Frédéric Mitterrand, neveu de l'ancien président socialiste François Mitterrand, interrogé mardi par France 2 sur sa nomination comme ministre de la Culture qu'il a lui-même annoncée, a affirmé qu'il s'agissait «d'une tâche exaltante et d'un honneur».

Alors qu'on l'interrogeait sur ceux qui demanderaient s'il était toujours de gauche, Frédéric Mitterrand a répondu : «je leur laisse le soin de répondre à la question», ajoutant : «François Mitterrand quand il ne voulait pas répondre ne répondait pas. Je suis pareil».

«Nicolas Sarkozy a bien été ministre au temps de Mitterrand», a-t-il justifié. Nicolas Sarkozy a été ministre du Budget et porte-parole du gouvernement d'Edouard Balladur de 1993 à 1995 durant la deuxième cohabitation.

Données fournies —
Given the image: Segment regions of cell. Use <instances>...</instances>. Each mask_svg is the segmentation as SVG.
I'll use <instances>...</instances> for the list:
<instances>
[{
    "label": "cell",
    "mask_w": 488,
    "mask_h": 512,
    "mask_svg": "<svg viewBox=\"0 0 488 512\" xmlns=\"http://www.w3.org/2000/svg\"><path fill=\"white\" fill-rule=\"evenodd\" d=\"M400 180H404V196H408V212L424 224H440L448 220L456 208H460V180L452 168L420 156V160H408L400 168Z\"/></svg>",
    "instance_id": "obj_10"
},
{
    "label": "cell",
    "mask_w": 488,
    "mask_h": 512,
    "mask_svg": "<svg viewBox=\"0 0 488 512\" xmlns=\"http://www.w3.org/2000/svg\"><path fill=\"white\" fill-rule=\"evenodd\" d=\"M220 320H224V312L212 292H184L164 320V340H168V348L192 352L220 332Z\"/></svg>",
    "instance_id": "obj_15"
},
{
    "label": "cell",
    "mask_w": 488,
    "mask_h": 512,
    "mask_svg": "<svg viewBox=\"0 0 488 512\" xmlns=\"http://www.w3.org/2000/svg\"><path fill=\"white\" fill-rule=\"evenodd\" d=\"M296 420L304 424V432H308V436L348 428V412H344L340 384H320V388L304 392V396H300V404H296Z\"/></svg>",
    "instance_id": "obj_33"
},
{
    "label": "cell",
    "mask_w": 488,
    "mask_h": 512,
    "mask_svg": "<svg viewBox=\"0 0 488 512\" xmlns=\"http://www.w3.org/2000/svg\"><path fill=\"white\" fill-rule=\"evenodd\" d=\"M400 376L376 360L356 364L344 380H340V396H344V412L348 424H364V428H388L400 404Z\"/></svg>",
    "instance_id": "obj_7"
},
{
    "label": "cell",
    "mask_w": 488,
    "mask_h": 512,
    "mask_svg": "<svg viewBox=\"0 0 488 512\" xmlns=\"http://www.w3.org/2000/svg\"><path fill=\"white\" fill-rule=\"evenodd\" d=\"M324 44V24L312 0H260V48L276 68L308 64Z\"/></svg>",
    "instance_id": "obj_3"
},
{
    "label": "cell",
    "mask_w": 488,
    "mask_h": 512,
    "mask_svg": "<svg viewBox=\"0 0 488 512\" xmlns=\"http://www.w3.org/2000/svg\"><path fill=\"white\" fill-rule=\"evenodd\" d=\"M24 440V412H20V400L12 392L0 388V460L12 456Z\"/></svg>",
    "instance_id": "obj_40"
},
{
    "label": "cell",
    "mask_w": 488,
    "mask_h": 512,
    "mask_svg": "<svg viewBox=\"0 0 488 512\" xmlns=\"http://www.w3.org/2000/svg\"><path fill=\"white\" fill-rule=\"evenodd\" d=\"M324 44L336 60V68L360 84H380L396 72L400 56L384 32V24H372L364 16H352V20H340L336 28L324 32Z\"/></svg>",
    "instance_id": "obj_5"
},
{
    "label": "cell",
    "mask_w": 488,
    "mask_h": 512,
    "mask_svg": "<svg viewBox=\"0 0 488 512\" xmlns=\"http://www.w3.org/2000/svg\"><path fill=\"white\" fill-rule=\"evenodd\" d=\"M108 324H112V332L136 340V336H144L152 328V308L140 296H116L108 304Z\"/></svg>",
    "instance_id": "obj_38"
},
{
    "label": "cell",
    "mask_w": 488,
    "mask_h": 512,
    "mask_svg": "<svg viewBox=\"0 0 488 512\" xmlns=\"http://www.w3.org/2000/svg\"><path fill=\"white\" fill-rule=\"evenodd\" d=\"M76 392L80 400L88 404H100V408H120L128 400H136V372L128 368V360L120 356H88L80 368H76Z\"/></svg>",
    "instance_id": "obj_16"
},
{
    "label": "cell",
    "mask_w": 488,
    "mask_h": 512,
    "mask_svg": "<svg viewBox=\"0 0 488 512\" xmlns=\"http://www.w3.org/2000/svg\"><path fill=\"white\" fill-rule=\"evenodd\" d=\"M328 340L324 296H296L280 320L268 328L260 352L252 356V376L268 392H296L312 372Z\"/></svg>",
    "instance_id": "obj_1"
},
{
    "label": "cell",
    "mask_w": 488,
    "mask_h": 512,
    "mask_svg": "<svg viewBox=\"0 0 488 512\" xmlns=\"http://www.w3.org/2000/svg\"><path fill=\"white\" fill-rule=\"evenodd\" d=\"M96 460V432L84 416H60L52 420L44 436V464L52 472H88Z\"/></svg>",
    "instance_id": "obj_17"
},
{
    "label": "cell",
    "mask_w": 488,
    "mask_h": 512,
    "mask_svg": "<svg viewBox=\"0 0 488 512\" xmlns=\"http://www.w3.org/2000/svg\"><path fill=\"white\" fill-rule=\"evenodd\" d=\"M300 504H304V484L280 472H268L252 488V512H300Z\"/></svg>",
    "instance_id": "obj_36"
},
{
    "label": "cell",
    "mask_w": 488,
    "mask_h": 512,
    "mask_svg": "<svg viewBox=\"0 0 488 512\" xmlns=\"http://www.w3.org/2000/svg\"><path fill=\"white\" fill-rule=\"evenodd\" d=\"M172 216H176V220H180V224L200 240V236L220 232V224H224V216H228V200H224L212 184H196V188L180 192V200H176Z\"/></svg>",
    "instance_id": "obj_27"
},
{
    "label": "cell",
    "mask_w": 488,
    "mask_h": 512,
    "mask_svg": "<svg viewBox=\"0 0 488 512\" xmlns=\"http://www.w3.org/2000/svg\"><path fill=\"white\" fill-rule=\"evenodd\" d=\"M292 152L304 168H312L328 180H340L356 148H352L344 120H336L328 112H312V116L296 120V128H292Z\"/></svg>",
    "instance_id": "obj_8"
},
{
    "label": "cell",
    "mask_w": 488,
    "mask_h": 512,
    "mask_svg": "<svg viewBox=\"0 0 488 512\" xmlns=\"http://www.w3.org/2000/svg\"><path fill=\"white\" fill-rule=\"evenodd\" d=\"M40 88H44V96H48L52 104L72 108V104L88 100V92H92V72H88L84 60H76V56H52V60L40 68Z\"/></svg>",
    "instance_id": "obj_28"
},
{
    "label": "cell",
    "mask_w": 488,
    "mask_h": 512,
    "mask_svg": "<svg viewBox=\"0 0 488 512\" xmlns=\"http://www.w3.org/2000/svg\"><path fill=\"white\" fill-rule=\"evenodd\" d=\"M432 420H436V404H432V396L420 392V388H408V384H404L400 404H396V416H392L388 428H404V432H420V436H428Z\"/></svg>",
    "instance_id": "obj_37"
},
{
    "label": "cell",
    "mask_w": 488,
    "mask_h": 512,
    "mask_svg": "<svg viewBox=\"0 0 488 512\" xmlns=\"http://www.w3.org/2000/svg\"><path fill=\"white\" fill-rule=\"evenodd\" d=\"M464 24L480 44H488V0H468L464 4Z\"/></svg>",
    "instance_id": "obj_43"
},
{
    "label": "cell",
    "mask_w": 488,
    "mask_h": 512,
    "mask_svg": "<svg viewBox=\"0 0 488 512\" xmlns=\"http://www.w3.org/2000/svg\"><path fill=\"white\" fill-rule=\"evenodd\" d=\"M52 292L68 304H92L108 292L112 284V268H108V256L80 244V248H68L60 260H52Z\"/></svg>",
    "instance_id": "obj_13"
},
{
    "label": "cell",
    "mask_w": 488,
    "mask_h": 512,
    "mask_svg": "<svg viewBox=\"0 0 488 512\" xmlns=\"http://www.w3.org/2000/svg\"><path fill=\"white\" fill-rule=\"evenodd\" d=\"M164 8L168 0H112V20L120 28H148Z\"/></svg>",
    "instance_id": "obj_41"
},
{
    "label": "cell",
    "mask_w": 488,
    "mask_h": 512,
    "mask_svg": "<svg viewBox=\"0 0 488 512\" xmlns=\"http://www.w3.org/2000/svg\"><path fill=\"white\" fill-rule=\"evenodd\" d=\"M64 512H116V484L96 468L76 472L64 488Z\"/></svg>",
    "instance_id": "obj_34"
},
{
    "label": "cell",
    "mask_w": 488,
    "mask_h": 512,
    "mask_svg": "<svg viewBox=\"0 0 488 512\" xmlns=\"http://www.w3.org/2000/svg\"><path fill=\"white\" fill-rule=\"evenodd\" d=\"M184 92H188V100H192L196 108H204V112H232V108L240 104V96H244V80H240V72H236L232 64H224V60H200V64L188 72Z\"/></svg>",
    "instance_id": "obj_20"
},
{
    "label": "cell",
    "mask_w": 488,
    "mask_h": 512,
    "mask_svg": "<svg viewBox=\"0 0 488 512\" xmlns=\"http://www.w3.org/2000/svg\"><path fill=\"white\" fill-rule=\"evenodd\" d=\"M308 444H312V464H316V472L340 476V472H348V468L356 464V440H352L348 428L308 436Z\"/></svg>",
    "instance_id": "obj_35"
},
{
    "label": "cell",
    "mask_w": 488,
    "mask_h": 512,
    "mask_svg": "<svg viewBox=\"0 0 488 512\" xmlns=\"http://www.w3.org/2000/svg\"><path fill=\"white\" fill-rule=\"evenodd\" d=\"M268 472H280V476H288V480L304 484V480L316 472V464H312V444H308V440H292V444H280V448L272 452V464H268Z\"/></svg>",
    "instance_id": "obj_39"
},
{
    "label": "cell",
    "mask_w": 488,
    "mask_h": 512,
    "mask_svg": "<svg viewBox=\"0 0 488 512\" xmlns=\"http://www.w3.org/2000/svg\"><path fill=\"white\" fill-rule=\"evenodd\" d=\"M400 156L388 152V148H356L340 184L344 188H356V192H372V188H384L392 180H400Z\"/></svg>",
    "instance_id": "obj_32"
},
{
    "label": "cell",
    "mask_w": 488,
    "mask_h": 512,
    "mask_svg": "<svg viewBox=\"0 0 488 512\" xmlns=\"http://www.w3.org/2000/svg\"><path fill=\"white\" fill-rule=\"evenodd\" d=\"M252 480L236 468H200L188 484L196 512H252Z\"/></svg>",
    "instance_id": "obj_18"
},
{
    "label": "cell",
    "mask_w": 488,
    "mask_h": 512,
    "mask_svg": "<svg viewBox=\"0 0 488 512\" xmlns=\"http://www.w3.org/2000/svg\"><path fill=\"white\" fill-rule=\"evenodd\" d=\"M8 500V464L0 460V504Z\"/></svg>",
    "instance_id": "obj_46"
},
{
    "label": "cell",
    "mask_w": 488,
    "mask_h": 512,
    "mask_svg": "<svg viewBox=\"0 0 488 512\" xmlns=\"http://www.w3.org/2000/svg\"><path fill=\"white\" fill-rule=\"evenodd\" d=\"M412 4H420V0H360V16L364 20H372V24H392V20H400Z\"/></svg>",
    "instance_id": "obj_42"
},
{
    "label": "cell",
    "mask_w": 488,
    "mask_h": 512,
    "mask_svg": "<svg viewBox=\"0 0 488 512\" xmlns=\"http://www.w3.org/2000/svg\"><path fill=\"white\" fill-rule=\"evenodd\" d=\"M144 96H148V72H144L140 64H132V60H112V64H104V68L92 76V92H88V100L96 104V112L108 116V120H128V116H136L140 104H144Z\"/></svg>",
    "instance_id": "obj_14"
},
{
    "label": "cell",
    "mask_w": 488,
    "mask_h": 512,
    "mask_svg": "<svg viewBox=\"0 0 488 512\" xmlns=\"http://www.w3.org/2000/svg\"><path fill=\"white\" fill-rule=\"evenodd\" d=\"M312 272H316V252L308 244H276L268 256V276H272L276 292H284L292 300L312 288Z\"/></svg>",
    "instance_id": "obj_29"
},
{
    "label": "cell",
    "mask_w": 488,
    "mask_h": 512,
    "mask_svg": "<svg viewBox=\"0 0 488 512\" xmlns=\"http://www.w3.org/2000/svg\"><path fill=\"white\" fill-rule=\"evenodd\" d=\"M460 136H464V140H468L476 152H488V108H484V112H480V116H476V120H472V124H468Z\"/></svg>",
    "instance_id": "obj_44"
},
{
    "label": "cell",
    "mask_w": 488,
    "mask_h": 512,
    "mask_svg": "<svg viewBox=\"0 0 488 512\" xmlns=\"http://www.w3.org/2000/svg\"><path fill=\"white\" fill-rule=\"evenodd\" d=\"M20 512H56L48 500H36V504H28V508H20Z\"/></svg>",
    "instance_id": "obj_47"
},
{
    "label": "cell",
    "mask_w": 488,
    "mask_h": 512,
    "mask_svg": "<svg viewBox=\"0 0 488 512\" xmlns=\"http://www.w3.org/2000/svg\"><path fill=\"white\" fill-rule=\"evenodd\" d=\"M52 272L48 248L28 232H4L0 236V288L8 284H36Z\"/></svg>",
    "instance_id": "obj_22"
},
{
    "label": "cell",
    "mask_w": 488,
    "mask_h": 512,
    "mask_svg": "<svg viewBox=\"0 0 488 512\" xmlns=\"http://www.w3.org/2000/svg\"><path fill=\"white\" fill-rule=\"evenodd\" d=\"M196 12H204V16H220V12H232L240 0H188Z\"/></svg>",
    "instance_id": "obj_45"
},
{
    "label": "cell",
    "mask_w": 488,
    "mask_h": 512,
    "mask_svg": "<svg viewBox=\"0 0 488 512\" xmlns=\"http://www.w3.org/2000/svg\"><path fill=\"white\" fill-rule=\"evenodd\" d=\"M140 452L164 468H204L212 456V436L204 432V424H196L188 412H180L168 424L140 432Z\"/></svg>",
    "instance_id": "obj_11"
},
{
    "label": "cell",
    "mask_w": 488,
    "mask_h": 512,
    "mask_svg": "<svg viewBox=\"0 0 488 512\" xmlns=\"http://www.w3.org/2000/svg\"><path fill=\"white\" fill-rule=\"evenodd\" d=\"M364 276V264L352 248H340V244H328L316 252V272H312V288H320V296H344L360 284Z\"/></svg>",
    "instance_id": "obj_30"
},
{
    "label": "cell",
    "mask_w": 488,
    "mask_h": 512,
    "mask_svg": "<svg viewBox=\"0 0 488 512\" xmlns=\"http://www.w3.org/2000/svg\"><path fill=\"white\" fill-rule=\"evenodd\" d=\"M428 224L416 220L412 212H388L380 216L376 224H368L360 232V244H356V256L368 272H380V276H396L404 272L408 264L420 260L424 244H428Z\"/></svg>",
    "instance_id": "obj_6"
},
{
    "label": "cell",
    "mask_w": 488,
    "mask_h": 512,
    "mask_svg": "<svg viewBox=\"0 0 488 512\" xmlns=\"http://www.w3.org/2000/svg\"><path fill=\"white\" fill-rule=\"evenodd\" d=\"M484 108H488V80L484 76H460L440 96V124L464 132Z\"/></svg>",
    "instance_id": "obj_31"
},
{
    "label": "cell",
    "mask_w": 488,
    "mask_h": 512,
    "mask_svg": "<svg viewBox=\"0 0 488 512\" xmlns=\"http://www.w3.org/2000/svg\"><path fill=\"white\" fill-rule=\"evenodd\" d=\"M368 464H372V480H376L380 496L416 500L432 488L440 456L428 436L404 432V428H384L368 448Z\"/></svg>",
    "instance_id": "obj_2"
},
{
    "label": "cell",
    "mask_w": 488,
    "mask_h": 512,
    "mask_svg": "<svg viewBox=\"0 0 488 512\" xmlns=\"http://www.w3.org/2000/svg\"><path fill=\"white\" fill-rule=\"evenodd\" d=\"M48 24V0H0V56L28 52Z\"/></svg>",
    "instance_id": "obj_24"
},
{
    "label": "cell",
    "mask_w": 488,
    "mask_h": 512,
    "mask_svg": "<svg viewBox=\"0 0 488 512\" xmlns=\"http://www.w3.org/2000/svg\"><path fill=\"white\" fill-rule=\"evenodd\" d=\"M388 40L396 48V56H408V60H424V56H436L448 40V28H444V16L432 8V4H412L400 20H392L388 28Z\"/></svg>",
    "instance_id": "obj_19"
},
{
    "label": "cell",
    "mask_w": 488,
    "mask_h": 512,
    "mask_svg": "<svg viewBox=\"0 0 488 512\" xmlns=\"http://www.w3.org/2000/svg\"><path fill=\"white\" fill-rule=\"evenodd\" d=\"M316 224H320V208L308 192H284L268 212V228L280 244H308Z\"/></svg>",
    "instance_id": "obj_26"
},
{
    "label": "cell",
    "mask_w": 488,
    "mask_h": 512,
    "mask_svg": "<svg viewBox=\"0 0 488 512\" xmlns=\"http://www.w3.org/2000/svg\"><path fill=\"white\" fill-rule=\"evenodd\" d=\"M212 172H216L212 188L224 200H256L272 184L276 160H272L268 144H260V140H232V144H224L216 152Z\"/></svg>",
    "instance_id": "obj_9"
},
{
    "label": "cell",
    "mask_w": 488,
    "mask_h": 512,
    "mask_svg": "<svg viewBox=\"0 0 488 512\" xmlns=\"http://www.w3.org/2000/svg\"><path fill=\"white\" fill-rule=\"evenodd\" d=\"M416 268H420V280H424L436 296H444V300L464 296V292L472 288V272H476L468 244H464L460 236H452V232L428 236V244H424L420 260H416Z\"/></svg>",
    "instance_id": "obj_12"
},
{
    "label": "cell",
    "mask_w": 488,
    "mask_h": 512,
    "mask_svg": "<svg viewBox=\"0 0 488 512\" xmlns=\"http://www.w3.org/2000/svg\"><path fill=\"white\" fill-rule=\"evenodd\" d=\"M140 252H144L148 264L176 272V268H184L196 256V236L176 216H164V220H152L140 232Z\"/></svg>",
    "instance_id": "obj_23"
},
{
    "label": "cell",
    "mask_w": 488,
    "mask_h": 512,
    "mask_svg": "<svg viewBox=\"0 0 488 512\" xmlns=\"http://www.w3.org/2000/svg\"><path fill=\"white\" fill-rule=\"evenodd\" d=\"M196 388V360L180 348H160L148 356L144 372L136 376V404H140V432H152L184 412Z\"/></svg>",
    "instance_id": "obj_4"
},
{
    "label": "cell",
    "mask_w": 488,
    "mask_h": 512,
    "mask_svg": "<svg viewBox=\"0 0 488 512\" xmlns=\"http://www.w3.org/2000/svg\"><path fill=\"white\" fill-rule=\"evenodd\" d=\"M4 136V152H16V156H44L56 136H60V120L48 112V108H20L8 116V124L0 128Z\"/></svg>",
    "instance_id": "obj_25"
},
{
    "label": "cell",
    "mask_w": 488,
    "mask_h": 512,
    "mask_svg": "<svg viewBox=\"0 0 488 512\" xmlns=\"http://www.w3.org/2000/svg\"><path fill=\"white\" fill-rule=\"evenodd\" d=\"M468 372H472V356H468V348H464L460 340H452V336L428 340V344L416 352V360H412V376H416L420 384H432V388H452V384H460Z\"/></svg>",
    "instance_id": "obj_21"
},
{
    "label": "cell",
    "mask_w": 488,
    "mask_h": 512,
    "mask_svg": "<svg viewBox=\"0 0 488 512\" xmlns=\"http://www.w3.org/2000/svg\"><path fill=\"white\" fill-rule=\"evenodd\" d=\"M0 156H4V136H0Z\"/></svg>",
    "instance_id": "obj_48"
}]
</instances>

Consigne — Selon le texte à lire, comment Frédéric Mitterrand qualifie-t-il sa nomination comme ministre de la Culture ? Répondez en une phrase, s'il vous plaît. Le matériel ci-dessus n'a aucun rapport avec le texte à lire.

Corrigé — Il affirme qu'il s'agit « d'une tâche exaltante et d'un honneur ».